A description/proof of that for vectors bundle, there is chart trivializing open cover
Topics
About: \(C^\infty\) manifold
The table of contents of this article
Starting Context
- The reader knows a definition of \(C^\infty\) vectors bundle.
- The reader admits the proposition that for any vectors bundle, a trivializing open subset is not necessarily a chart open subset, but there is a possibly smaller chart trivializing open subset at any point on any trivializing open subset.
Target Context
- The reader will have a description and a proof of the proposition that for any vectors bundle, there is a chart trivializing open cover.
Orientation
There is a list of definitions discussed so far in this site.

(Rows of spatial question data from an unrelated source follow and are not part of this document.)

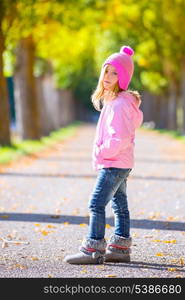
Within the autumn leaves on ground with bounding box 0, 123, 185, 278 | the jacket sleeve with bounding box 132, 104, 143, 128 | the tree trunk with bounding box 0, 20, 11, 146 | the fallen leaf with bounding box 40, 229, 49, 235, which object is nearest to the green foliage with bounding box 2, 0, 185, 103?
the tree trunk with bounding box 0, 20, 11, 146

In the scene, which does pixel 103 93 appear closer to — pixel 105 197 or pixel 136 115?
pixel 136 115

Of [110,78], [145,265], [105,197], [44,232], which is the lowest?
[44,232]

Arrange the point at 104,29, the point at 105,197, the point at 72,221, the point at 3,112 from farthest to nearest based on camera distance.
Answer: the point at 104,29 → the point at 3,112 → the point at 72,221 → the point at 105,197

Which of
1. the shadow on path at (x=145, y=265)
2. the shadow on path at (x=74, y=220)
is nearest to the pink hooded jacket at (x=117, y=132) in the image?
the shadow on path at (x=145, y=265)

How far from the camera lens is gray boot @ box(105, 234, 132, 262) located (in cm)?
700

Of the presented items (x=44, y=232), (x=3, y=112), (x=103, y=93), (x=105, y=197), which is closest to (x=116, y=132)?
(x=103, y=93)

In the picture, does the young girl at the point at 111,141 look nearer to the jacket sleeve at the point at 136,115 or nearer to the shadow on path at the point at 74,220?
the jacket sleeve at the point at 136,115

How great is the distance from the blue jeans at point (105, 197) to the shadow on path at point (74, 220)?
181 centimetres

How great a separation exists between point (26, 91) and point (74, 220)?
65.8ft

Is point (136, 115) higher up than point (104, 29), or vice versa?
point (136, 115)

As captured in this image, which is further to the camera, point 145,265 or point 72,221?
point 72,221

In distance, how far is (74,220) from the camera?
9633 millimetres

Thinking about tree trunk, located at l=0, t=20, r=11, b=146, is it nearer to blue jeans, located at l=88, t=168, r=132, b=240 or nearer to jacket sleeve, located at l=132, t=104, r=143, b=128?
blue jeans, located at l=88, t=168, r=132, b=240

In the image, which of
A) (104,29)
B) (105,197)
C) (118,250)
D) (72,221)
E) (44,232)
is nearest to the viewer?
(105,197)
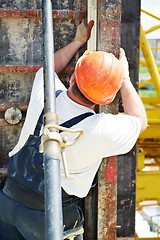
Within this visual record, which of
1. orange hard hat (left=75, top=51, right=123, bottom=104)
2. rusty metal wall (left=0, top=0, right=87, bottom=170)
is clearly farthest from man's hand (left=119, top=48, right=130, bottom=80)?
rusty metal wall (left=0, top=0, right=87, bottom=170)

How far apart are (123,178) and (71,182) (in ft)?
Answer: 3.80

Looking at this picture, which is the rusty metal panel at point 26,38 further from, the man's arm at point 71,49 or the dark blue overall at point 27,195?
the dark blue overall at point 27,195

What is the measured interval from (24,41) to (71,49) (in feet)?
1.50

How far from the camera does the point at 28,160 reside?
2391 millimetres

There is a list of propositions discussed so far in this site.
Main Body
1: Description
For any \(C^\infty\) manifold, \(M\), and any vectors bundle, \(\pi: E \rightarrow M\), there is a chart trivializing open cover, which means that each trivializing open subset is a chart open subset.
2: Proof
There is a trivializing open cover, \(\{U_\alpha\vert \alpha \in A\}\) where \(A\) is any possibly uncountable indices set, by the definition of vectors bundle, but \(U_\alpha\) is not necessarily a chart open subset but there is a chart trivializing open set around any point, \(p \in U_\alpha\), \(U_{\alpha, p}\), by the proposition that for any vectors bundle, a trivializing open subset is not necessarily a chart open subset, but there is a possibly smaller chart trivializing open subset at any point on any trivializing open subset. \(\{U_{\alpha, p}\vert p \in U_\alpha \land \alpha \in A\}\) is a chart trivializing open cover. Note that \(U_{\alpha, p}\) and \(U_{\alpha, p'}\) for \(p \neq p'\) may be the same, but that is not any problem, and the chart trivializing open cover does not contain any duplication, because the definition of set automatically eliminates any duplications.